WORK TO DO
Copy out, exactly as written, only the line containing "Out of the set" and the lines after it through the end of the records.

TASK MATERIAL
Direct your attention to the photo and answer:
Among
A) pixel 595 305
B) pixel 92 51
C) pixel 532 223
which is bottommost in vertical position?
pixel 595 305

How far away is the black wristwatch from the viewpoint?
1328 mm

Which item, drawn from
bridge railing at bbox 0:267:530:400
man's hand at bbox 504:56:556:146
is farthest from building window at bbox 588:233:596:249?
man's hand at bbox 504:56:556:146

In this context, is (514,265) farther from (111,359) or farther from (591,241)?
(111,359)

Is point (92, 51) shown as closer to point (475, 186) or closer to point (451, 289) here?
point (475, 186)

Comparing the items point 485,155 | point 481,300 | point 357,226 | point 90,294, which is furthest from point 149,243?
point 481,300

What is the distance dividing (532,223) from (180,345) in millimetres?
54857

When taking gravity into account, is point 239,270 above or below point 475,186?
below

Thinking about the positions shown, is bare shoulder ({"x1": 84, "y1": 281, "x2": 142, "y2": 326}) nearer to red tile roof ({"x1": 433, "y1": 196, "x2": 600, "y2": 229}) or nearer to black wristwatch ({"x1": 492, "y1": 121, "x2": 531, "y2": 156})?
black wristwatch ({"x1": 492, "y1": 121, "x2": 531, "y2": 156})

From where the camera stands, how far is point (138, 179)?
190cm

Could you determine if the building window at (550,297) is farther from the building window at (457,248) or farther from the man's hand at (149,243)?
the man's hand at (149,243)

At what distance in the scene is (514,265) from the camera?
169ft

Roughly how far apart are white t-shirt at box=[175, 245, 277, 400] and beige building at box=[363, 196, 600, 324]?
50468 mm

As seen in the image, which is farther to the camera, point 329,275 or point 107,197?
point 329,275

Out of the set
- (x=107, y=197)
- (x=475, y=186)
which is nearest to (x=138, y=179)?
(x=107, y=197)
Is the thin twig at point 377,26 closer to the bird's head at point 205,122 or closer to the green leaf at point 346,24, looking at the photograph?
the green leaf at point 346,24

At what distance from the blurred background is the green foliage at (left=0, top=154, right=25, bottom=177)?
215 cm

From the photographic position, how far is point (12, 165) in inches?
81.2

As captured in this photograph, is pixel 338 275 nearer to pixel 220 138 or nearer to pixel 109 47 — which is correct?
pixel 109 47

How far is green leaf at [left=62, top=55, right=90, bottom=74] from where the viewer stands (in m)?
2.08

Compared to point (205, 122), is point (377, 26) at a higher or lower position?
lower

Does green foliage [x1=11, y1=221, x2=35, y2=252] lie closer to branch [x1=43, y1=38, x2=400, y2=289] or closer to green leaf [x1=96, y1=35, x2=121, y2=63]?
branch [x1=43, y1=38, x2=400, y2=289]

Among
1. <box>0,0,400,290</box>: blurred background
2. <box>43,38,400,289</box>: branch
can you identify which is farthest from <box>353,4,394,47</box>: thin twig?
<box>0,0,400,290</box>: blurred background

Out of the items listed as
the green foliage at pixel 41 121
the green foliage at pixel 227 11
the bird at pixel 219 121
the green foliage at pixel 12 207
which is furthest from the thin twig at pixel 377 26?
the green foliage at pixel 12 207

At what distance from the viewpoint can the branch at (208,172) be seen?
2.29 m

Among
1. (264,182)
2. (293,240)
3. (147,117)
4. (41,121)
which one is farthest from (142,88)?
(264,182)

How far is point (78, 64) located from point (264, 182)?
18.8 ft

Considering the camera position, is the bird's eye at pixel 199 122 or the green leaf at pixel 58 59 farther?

CORRECT RESPONSE
Out of the set
- (x=107, y=197)
- (x=475, y=186)
which is nearest to (x=138, y=179)?
(x=107, y=197)
Is the thin twig at point 377,26 closer to the bird's head at point 205,122 or closer to the green leaf at point 346,24, looking at the photograph?
the green leaf at point 346,24

At what distance from the blurred background is the green foliage at (left=0, top=154, right=25, bottom=177)?
215 cm

From the photographic position, how far is point (12, 165) in inches?
81.2

As captured in this photograph, is pixel 338 275 nearer to pixel 220 138 or nearer to pixel 109 47 — which is correct?
pixel 109 47

How far is green leaf at [left=62, top=55, right=90, bottom=74] from where the viewer stands (in m)?
2.08

Compared to point (205, 122), is point (377, 26) at a higher or lower position?
lower

Does green foliage [x1=11, y1=221, x2=35, y2=252] lie closer to branch [x1=43, y1=38, x2=400, y2=289] or closer to green leaf [x1=96, y1=35, x2=121, y2=63]?
branch [x1=43, y1=38, x2=400, y2=289]

Among
1. <box>0,0,400,290</box>: blurred background
2. <box>43,38,400,289</box>: branch
can you identify which is farthest from <box>353,4,394,47</box>: thin twig?
<box>0,0,400,290</box>: blurred background

Out of the items listed as
the green foliage at pixel 41 121
the green foliage at pixel 227 11
the bird at pixel 219 121
the green foliage at pixel 12 207
which is furthest from the thin twig at pixel 377 26?
the green foliage at pixel 12 207

At what distance from the viewpoint can the branch at (208,172) be seen?
2.29 m

Among
1. (264,182)
2. (293,240)
3. (147,117)
4. (41,121)
which one is farthest from (142,88)?
(264,182)

How far is point (78, 64) located from point (264, 182)?
18.8 ft

Considering the camera position, is the bird's eye at pixel 199 122 or the green leaf at pixel 58 59 farther?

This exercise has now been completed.